Aimez-vous prendre des claques ?... Musicales, bien sûr !! Si oui, ce disque est fait pour vous !! Comment marquer les esprits au fer rouge dés le premier album ? Visiblement, San Salvador connaît la recette !!

On ne va pas se mentir, en règle générale, pour faire carrière dans la musique, mieux vaut être né dans (ou près d’) une grande agglomération… Mais à toute règle il y a des exceptions. Et celle, illustrée par les débuts prometteurs du groupe San Salvador fait beaucoup de bien. On peut, peut-être, voir là une conséquence positive de la propagation massive de la culture via internet et les réseaux sociaux. Mais peu importe !

Comme vous l’avez compris, les origines du sextet vocal sont enracinées dans un joli coin de campagne, du côté de la Corrèze. A Saint Salvadour plus exactement, commune rurale d’environ 300 âmes où ont grandi tous les membres du groupes. Très jeunes, ils ont baigné dans la musique grâce notamment au musicien et ethnomusicologue Olivier Durif (également papa de deux membres du groupe) dont les travaux ont permis le collectage de nombreux chants traditionnels du Massif Central (voir site du CRMTL).

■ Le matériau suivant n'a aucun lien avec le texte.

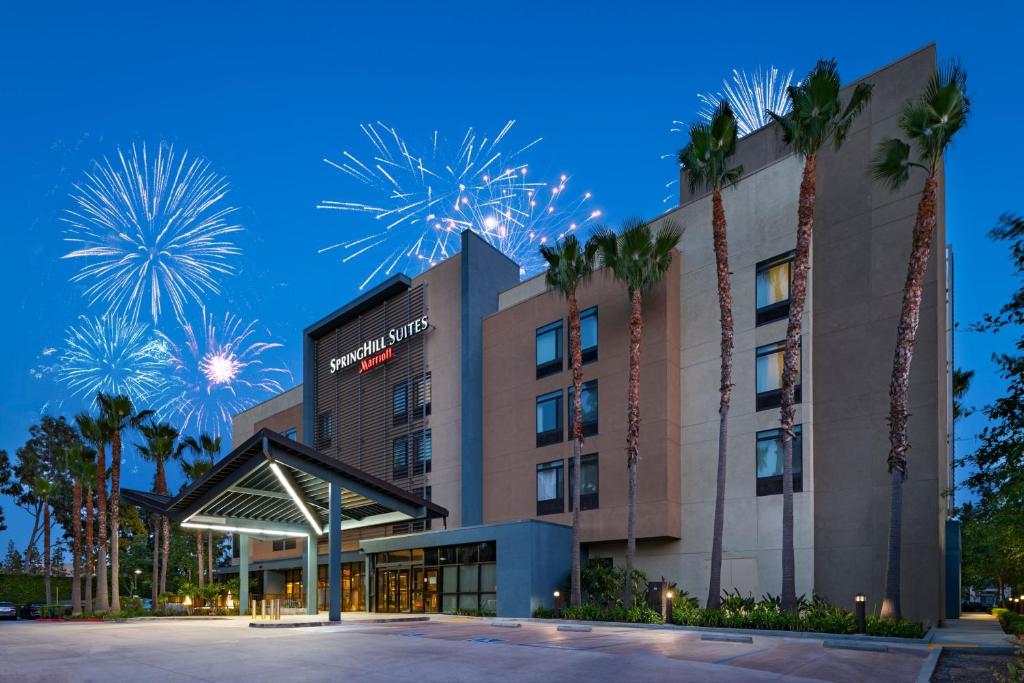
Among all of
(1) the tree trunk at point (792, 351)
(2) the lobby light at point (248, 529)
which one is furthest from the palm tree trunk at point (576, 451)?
(2) the lobby light at point (248, 529)

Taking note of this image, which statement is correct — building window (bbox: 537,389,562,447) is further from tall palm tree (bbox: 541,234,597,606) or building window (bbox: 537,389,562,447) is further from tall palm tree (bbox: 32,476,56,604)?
tall palm tree (bbox: 32,476,56,604)

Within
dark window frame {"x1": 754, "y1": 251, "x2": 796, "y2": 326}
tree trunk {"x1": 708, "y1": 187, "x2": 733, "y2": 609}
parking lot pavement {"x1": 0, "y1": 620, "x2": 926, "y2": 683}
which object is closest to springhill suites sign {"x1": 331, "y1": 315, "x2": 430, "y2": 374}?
dark window frame {"x1": 754, "y1": 251, "x2": 796, "y2": 326}

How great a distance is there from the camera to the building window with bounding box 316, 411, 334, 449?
46906mm

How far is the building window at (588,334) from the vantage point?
3231cm

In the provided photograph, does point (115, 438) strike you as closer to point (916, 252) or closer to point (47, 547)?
point (47, 547)

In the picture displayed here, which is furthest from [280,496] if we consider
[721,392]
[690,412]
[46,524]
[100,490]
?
[46,524]

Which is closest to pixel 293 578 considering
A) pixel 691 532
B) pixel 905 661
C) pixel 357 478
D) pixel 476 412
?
pixel 476 412

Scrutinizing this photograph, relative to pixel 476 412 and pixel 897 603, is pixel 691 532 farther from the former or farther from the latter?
pixel 476 412

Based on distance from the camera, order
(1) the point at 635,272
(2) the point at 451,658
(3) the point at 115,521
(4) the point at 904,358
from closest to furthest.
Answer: (2) the point at 451,658 → (4) the point at 904,358 → (1) the point at 635,272 → (3) the point at 115,521

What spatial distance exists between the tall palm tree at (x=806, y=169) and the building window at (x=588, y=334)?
954 centimetres

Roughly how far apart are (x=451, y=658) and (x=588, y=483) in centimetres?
1626

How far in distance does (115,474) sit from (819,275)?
36178 millimetres

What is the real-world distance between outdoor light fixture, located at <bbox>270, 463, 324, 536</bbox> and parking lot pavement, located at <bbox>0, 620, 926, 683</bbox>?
687cm

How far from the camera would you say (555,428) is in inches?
1299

Très attaché(e)s à leur “petit coin de paradis”, les membres de San Salvador n’en sont pas moins ouverts sur le monde et leur disque reflète parfaitement cette ouverture d’esprit. En effet, d’apparence trad’, les huit titres de l’album sont en fait un savant mélange d’ancien et de modernité : ancien car les paroles sont pour la plupart issues de chants traditionnels occitans et modernité car la polyphonie n’est pas une tradition du Limousin et que les orchestrations sont entièrement des compositions du groupe.

Le tout est d’une redoutable efficacité !! Ça donne envie de taper des mains, danser et pourquoi pas de chanter si le cœur vous en dit !!

“Fai sautar”

 

“Quau te mena”

 

Plaisanterie mise à part, pas question pour les six chanteuses et chanteurs (3 partout, ils respectent même la parité) de se prendre au sérieux car comme le dit Gabriel Durif :

“On s’attache à être dans une fidélité à l’idée du chant des musiques populaires que l’on veut interpréter. Ce n’est pas un travail de technicité sur la voix. Nous n’avons appris à chanter nulle part. On chante comme ça vient, comme ça se présente à nous, les uns et les autres ¹…”, “pas forcément pour faire vibrer une harmonie. Si ça frotte, si cela sonne à moitié pas bien, ça ne nous déplaît pas non plus. Nous ne cherchons pas le bel accord ²…”.

Autre élément essentiel pour le groupe, la sincérité. Gabriel Durif encore :

“Ce qu’on a appris, c’est que dans la musique qu’on découvrait, les sources de collectage des musiques populaires qu’on écoutait, on entendait que les gens ne trichaient pas. Ils ne trichaient pas avec ce qu’ils avaient à dire, à nommer. On n’est pas des chanteurs, des chanteuses, géniaux, mais on essaye de ne pas se mentir, et de ne pas mentir avec ce qu’on a à dire ¹”.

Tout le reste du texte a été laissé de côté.